In mezzo al movimento frenetico che precede un evento di questa portata, con dentro me un po’ scassata in qualità di testimone della sposa, mi sono comunque data da fare per tempo. La cerimonia era organizzata in una chiesetta di montagna abbastanza vicina a dove ho casa anch’io. Una vera fortuna per me, che ho evitato di arrivare all’evento fradicia di sudore e spiegazzata dai vapori bollenti di Milano. Fossi stata in forma mi sarei goduta di più sia i preparativi sia la funzione, fissata per l’ora del tè, e poi la festa. Ho trascorso la mattinata a farmi di sciroppo per la tosse, con scarsi risultati; a pranzo ho mangiato solo frutta, pensando al delirio di cibo che avrei ingollato a cena, con torta a finire. Ho iniziato a prepararmi un quarto alle quattro, indossando l’abito verde salvia spento che avevo scelto con grande anticipo, ad aprile, dopo contorti ragionamenti sul clima, sui colori di contorno alla scenografia, e su come tutto quanto avrebbe potuto armonizzare con il colore dei miei capelli (perché accordare una testa rossa con il resto del mondo non è cosa banale, lo garantisco). Sistemato trucco e parrucco, ho avuto il coraggio di indossare delle scarpe con i tacchi alti e mi sono sentita davvero fuori posto, dentro un panorama agreste con le mucche intente a brucare a non più di trenta metri dalla recinzione del mio giardino. “Potrò resistere per qualche ora?”, mi sono domandata mentre mi fissavo i piedi infilati nelle decolleté aperte in punta, che già sentivo strette. La risposta è arrivata chiara e forte: “No!”. Ho preso i sandali, quelli carini, con la zeppa così comoda, i cinturini collaudati che non fanno male e li ho infilati in un sacchetto, uno della Feltrinelli che tanto lo sanno tutti che vado in giro sempre con dei libri.

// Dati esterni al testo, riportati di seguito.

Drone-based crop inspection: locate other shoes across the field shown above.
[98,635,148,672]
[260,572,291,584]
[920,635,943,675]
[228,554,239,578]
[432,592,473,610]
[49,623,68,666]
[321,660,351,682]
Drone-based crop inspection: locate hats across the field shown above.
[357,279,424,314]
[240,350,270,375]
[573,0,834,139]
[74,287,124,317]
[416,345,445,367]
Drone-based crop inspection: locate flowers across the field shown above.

In mano reggevo la stupida borsina adatta all’outfit, come usa dire, in cui ero riuscita a stipare solo pochi pacchetti di kleenex, il minimo sindacale per un raffreddore. Sono uscita di casa in un momento in cui avevo patteggiato una tregua con la tosse, la bocca piena di pastiglie.

Arrivata in chiesa con il dovuto anticipo, ho occupato il posto d’onore della testimone della sposa. Mi sentivo quasi bene, eccitata com’ero per l’attesa della mia pupilla. Me la ricordavo bambina e adesso… E quanta gente era venuta a festaggiarla, tanti ragazzi in tenuta da bella gioventù. Ho lanciato uno sguardo al sant’uomo che da decenni condivide la sua vita con me. Anche noi, un giorno lontano abbiamo percorso la navata di una chiesa. Io ne avrei fatto a meno, volevo convivere, ma erano altri tempi e mi sono adattata per non farne un caso di stato con le famiglie. Però mi sono voluta sposare di giovedì e quarant’anni fa, quando ci si sposava solo di sabato, era stata quasi una rivoluzione. Ecco, lo sposo era arrivato. Che bel ragazzo! Qualche minuto dopo è partita la musica, in sincrono con le prime lacrime della madre della sposa. Subito dopo, è arrivata lei, al braccio del padre, e lì mi sono commossa anch’io. Che meraviglia di ragazza! Con il cuore gonfio d’affetto le auguravo, in silenzio, tanta, tanta felicità. La cerimonia è iniziata e la tensione è calata. Ho sbirciato la platea pigiata tra i banchi delle piccola chiesa; gli invitati sorridevano rilassati, o piangevano rilassati, o stavano impassibili rilassati. C’era anche chi stava lì, a invidiare gli sposi, rilassato.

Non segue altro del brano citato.